Yahoo's value is overseas, not in dealings with Microsoft
LONDON (Reuters) - The fate of Yahoo Inc. has become intertwined in the public's imagination with the success or failure of its dealings with Microsoft Corp. in recent years.
That's despite the fact that as much as 70 percent of the value investors put on Yahoo's depressed shares are tied up in its international assets or cash holdings - factors that have nothing to do with Microsoft.
Yahoo's operations trade for just $5 to $6 per share out of its current $15 share price, once you exclude its Asian investments and the value of its cash.

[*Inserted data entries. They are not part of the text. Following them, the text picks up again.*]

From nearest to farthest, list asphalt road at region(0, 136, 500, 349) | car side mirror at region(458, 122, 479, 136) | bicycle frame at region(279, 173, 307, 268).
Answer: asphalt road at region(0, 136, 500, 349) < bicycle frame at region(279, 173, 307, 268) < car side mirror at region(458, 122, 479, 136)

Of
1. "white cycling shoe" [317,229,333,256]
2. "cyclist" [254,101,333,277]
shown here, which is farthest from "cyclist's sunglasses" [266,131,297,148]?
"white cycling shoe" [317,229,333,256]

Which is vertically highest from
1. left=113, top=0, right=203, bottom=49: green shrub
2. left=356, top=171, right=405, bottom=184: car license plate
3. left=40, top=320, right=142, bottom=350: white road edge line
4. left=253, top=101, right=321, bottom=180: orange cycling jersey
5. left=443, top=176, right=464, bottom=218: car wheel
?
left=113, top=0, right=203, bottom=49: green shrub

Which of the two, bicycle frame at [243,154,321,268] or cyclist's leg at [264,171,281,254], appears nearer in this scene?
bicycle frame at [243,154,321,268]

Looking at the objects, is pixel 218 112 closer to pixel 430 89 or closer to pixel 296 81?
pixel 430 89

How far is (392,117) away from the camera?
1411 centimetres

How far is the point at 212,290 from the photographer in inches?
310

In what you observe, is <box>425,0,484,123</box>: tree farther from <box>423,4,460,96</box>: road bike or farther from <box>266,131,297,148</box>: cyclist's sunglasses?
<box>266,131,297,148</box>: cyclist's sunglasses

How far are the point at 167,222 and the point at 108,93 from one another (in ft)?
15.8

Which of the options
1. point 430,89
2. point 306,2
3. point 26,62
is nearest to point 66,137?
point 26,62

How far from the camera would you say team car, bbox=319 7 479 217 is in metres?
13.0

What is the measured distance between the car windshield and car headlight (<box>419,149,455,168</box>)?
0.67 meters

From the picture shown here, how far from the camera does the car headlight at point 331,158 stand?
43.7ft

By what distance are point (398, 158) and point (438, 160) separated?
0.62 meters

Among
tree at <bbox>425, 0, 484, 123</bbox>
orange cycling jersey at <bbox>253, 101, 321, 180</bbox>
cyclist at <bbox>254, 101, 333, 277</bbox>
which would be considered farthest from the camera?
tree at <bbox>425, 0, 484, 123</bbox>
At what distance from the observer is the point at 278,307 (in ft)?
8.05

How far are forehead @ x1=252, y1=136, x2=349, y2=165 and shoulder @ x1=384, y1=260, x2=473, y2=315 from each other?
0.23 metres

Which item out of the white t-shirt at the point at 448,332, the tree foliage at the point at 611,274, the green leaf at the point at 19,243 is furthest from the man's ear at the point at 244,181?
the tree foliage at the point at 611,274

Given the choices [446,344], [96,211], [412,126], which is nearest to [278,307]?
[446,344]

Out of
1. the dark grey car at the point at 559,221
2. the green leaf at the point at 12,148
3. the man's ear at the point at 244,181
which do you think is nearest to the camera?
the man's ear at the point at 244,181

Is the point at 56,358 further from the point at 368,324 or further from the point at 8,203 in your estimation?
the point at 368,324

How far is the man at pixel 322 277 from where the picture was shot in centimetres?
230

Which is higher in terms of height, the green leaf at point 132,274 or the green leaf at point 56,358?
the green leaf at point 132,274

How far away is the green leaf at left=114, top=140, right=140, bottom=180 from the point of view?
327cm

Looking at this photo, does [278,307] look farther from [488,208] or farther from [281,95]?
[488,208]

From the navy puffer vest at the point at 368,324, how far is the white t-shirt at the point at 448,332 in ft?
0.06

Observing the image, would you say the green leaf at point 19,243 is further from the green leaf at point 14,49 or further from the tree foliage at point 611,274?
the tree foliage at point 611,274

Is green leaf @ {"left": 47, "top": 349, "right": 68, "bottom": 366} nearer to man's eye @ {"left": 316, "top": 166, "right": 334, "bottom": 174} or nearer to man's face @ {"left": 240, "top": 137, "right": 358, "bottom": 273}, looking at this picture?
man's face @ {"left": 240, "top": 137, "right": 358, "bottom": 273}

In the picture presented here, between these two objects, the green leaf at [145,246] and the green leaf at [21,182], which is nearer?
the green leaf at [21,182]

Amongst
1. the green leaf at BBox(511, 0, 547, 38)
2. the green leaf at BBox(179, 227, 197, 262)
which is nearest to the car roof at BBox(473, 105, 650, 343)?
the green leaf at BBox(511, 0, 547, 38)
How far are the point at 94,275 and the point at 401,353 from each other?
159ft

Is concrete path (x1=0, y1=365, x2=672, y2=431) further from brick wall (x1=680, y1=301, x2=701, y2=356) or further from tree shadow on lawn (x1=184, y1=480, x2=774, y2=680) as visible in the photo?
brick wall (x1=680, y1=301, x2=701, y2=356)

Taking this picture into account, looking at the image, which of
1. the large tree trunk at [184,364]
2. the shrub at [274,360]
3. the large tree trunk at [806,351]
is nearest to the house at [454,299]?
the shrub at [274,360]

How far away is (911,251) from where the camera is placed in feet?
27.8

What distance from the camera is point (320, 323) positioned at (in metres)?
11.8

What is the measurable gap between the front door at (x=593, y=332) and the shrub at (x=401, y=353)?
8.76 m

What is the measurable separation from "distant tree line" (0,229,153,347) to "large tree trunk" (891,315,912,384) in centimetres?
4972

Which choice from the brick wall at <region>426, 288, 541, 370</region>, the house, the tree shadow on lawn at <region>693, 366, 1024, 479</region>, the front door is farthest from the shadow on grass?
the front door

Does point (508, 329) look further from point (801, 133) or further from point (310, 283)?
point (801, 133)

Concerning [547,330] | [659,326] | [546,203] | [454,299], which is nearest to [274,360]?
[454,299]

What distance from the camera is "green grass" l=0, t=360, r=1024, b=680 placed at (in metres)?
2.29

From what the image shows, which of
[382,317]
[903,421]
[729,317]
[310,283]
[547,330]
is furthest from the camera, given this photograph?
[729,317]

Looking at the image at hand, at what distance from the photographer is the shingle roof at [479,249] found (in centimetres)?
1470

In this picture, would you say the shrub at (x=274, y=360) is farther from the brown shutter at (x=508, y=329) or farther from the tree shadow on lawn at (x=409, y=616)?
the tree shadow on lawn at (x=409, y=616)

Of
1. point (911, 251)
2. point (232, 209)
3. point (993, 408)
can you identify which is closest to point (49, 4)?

Its hidden assets in Japan and Chinese affiliates - Yahoo Japan Corp. and China's Alibaba Group - alone are worth around $6 to $7 per share.
The trouble is that Yahoo needs to find a way to cash out of its increasingly rocky relationship with Alibaba Group, in which it holds a 39 percent stake after it pulled back from operating its own business in China in 2005.
Yahoo's best chance here may come next year if Alibaba succeeds with a second Initial Public Offering (IPO) of its Taobao.com consumer e-commerce site, building on the success of the 2007 IPO of Alibaba.com, now valued at more than US$13 billion on the Hong Kong exchange.
Truth be told, Yahoo's huge success in building the biggest US Internet media destination never translated very well overseas, despite the early foray into Asia that left it with lucrative assets in Japan and China. These passive investments came to substitute for a global operating strategy.
But that's changing now, as Yahoo once again has begun investing in international operations it can fully control.
In its latest such push, Yahoo said yesterday that it would buy Maktoob.com, the largest Internet media site for the Arab world, with an estimated 16.5 million users. Terms were not disclosed.
Yahoo's international stronghold is Asia, where it had 172 million unique users in the month of June, according to industry estimates. It is the top player in Japan through its stake in Softbank-controlled Yahoo Japan, and is dominant in Taiwan and Hong Kong as well.
In India, Yahoo has the most visited home page and is the most popular provider of e-mail, instant messaging and online news to consumers.
In a country mad on the sport, Yahoo operates the most popular site for cricket fans. Yahoo had 23 million unique monthly users in India in June, according to market researcher comScore.
But Yahoo stock gets little to no stock market credit for these international operations. Converting market share into meaningful financial results will take years. First, Yahoo must develop its patchwork of leading properties in places like the Philippines and Vietnam and Latin America into a global franchise. And it's hard to see how Yahoo can regain lost ground in Europe's more developed Internet markets.
Until now, the trap for Yahoo has been that much of its international value remains latent, locked up in investments in Japan and China rather than in operating businesses it controls. That is changing, slowly.
This leaves Yahoo at the mercy of an eventual rebound in US advertising markets. For the foreseeable future, any significant rebound in Yahoo's share price depends on conjecture over the still unknown potential of getting into bed with Microsoft.